Big Big Things in my Little Little World: August 2015

Method of Study

A corpus is a collection of documents for analysis. The current evaluation was done on the mail corpus. A set of E-mails expressing different sentiments were used for this purpose. The main feature of these emails is that most of them express negative opinions. The analysis was carried out by the following steps:

Document Splitting

A mail corpus may contain a single mail or a chain of emails. So the initial step is to identify the characteristic of the mail corpus. The chain of emails is split into individual mails for analysis.

Sentence splitting

Document is a collection of sentences. So in order to find the opinion of the speaker all the sentences in a document is analyzed. Hence the given mail is splitted into sentences and each sentence is fed to the sentiment analysis API for analysis.

Data transfer to API

Appropriate JAR files or sentiment analysis lexicons are downloaded and installed for the evaluating the open source tools. Apart from the open source APIs all the commercial APIs are available as REST services. It is required to register for free API keys for their evaluation. So in the case of the commercial APIs the appropriately formatted text is fed as input to the web based service.

JSON parsing

All APIs provide the result of sentiment analysis in either XML or JSON format. So appropriate JSON parsers are required to extract the type of sentiment and score from these responses. The Jackson JSON parsing API was used to parse the responses.

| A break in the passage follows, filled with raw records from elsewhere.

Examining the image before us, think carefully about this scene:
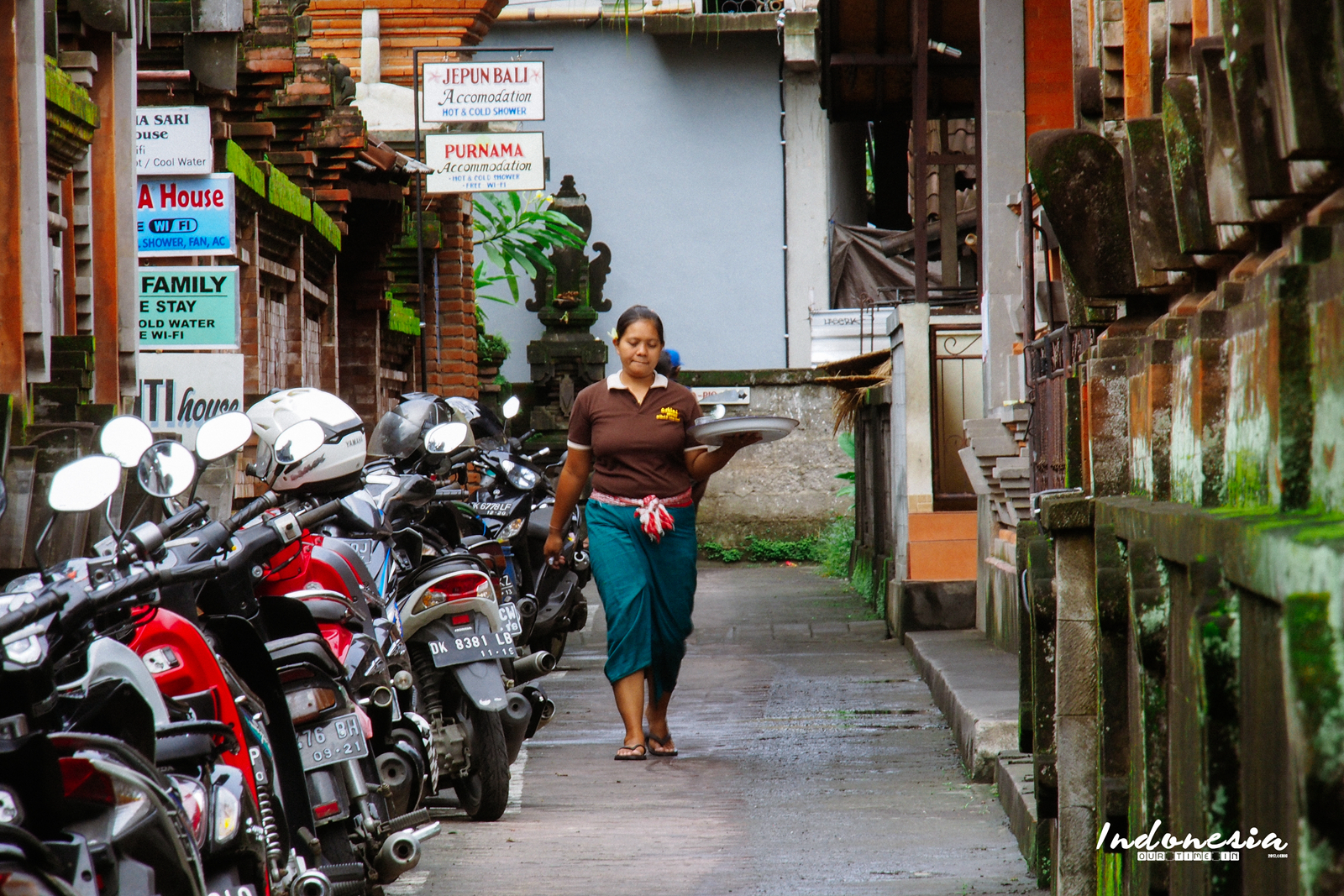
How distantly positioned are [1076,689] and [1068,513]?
0.43m

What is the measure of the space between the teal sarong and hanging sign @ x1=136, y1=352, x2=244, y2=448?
1933 mm

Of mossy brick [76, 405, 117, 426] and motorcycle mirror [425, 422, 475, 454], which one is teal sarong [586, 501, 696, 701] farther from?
mossy brick [76, 405, 117, 426]

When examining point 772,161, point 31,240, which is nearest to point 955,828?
point 31,240

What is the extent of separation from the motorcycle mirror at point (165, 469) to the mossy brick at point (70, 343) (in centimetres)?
382

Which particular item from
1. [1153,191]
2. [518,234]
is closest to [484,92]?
[518,234]

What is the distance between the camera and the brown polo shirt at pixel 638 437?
7.20 metres

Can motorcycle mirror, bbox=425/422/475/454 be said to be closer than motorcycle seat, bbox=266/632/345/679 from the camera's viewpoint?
No

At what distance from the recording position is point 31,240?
6.33 metres

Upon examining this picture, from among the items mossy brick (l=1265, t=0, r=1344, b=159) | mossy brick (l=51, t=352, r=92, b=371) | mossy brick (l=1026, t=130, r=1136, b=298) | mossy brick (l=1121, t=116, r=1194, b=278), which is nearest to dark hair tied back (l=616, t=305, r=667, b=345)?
mossy brick (l=51, t=352, r=92, b=371)

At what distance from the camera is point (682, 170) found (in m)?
22.6

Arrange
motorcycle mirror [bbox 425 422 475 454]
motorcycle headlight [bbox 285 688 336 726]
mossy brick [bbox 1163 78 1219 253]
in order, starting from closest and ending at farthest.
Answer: mossy brick [bbox 1163 78 1219 253] → motorcycle headlight [bbox 285 688 336 726] → motorcycle mirror [bbox 425 422 475 454]

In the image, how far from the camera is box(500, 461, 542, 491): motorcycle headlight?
952 cm

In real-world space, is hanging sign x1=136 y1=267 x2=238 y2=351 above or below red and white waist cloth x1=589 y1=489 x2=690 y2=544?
above

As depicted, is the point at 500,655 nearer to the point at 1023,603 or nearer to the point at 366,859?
the point at 366,859
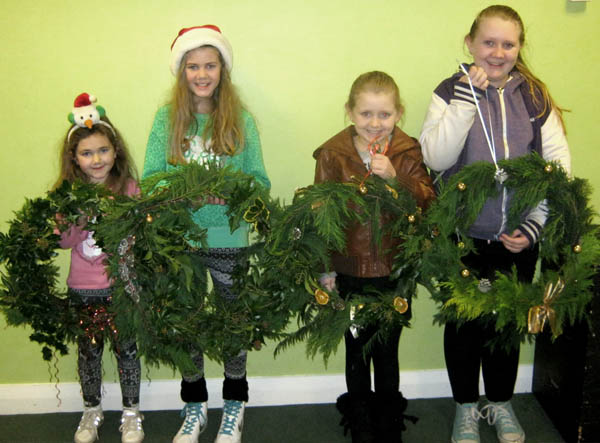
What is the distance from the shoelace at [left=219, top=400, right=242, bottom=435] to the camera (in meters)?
2.32

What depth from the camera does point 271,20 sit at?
2342mm

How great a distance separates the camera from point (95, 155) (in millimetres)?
2203

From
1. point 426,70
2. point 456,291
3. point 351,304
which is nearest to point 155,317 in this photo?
point 351,304

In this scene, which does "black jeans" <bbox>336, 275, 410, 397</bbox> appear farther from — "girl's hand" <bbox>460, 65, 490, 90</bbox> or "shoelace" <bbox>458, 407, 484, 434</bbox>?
"girl's hand" <bbox>460, 65, 490, 90</bbox>

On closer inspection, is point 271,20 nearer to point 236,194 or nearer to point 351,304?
point 236,194

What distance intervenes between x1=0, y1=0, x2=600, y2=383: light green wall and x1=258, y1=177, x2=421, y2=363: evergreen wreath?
64 cm

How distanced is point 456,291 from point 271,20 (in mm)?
1321

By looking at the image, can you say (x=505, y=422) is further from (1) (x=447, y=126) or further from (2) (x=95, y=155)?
(2) (x=95, y=155)

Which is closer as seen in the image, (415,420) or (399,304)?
(399,304)

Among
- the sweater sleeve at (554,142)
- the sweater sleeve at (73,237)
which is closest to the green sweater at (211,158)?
the sweater sleeve at (73,237)

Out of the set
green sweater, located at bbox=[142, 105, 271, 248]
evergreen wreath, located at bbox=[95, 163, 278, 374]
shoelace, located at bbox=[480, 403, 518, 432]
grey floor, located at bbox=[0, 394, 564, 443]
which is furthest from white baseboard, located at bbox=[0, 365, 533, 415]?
green sweater, located at bbox=[142, 105, 271, 248]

Extracting the score and type of sentiment

The JSON response from the API is extracted and the sentiment type and score is displayed as output.

Platform used for study

The analysis was done based on the Java based APIs of the different tools.

Key Findings

Longer texts are hard to classify

The lexical base classification does not work well in the case of lengthy sentences. This is because of the fact that subjective words may not be present in such texts but they may be expressing strong opinions.

Results depend on the training set used in the API

Most of the sentiment analysis tools will be formulated based on specific training corpuses. For example the Sentiwordnet sentiment lexicon was formulated based on the movie reviews dataset. Hence it performs best on the movie reviews.

Future Works

The above approach of evaluation can be further refined by incorporating the following features:

Real time Sentiment Analysis

Current approach used consist of analysing all the mails stored in a folder in the machine. This can be modified so that the sentiment analysis is done on real time basis. Hence as soon as a mail enters the inbox, its sentiment is analysed on the fly.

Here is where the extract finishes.